Die Begegnung mit dem gleichaltrigen, aber sowohl in der Kunst wie in der philosophischen Sicht auf die Welt breiter und tiefsinniger informierten Klein, ist für Arman bestimmend. Bald sind beide in Paris. Arman ist nach wie vor Maler. Bis ihm Yves Klein eines Tages sagt: „Tu es un bon peintre; mais, à Paris, il y a deux milles comme ça“. Da realisiert Arman, dass er Erfinder werden muss, dass er einen künstlerischen Ausdruck finden muss, der absolut neu ist und gleichzeitig ein Stück seiner selbst.Es ist, meiner Ansicht nach, typisch, dass er in dem Moment auf das zurückgreift, was ihn als Kind prägte: Den Gegenstand. Gleichzeitig – wir sind mittlerweile gegen Ende der 50er Jahre – beginnt mit dem konjunkturellen Aufschwung erstmals unsere Konsumgesellschaft Form anzunehmen. Die Fülle von Gegenständen wird zum Ausdruck der Gesellschaft, auch wenn sich erst Künstler und Intellektuelle der Brisanz dieses Wandels bewusst werden. Gleichzeitig dominiert in Paris die lyrische Ungegenständlichkeit und in Amerika der abstrakte Expressionismus die Kunst; beide Richtungen zeichnen sich unter anderem dadurch aus, dass sie nicht Dinge oder Geschehnisse in ein Malfeld stellen, sondern die Leinwand als Ausschnitt von etwas viel Grösserem betrachten, sie darum bis an den Rand füllen.
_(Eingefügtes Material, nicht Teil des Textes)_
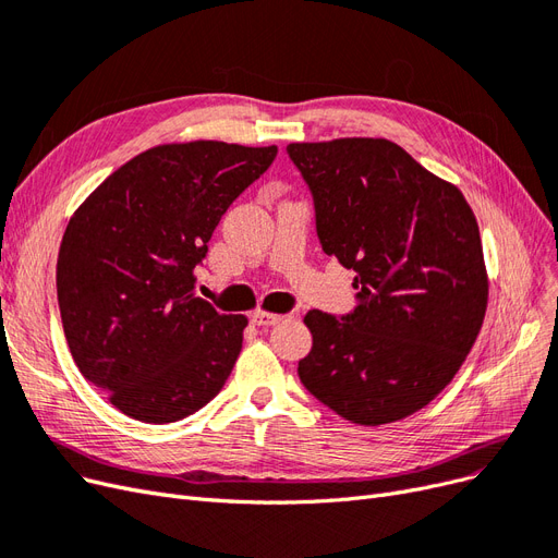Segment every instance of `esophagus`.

All diese Momente kombiniert Arman in einer ebenso intuitiven, wie radikalen Art und Weise, als er 1959 seine ersten „Poubelles“ und seine ersten „Accumulations“ realisiert. Er nimmt Abfälle der frühen Konsumgesellschaft, füllt sie randvoll in eine Vitrine und erklärt sie zur „Malerei“. Er nimmt alte Wecker, Schuhspanner, Puppenhände, Gebisse, Kruzifixe etc. und füllt sie ebenfalls in Vitrinen. Gleich­zeitig realisiert Yves Klein seine Körper-Abdrucke, Daniel Spörri seine ersten Mahlzeiten-Reliefs, die sogenannten „Fallen-Bilder“, Jean Tinguely seine ersten, absurden Maschinen aus Abfall-Gegenstän­den. Die „Nouveaux Réalistes“, ein Begriff Pierre Restanys, sind geboren.

Wie Arman sein Werk von dieser entscheidenen Findung her entwic­kelte, sehen sie in dieser Ausstellung. Für das Nachvollziehen seiner Entwicklung, gerade auch in Kontrast zu seinen Freunden, ist Armans Doppelwohnsitz in Paris und New York ab 1961 stets hinzuzu­denken. Oder anders ausgedrückt: Der Einfluss der Pop Art der ersten Stunde ist im Werk Armans ebenso enthalten wie der Einfluss der europäischen Kunstgeschichte des 20. Jahrhunderts. Schaut man sich, zum Beispiel, die geschnittenen und neu kombinierten Violons an, so ist man versucht von einer Accumulation von Kubismus und Pop Art zu sprechen. Schaut man sich, wieder als Beispiel, die Gemeinschaftsar­beit von Arman und Andy Warhol an, so ist sie nichts anderes als eine Pop Art Informel Accumulation in Bildform.

A propos Bild: Man hat Arman immer wieder vorgeworfen, er habe sich im Laufe der Zeit zu wenig entwickelt. Wer das sagt, bedenkt meiner Ansicht zwei Dinge zu wenig: Erstens: Arman denkt nicht als Bild­hauer, sondern als Maler. Das heisst, das Entscheidende ist nicht die Aussenform, sondern die Binnenform – analog zu Geschehen in einer immer gleich rechteckigen Leinwand. Zweitens: Ganz wesentlich ist immer die Wahl der Gegenstände; sie sind mitbestimmender Ausdruck. Bezeichnenderweise beklagte sich Arman einmal, die Leute würden ihm so furchtbar viele Dinge schicken, er könne aber nichts damit anfangen; er könne nur mit jenen Gegenständen arbeiten, die sich ihm als sinnvoll aufdrängen würden.

 

All dies nachzuprüfen, sei nun Zeit gegegeben. Ich danke fürs Zuhören.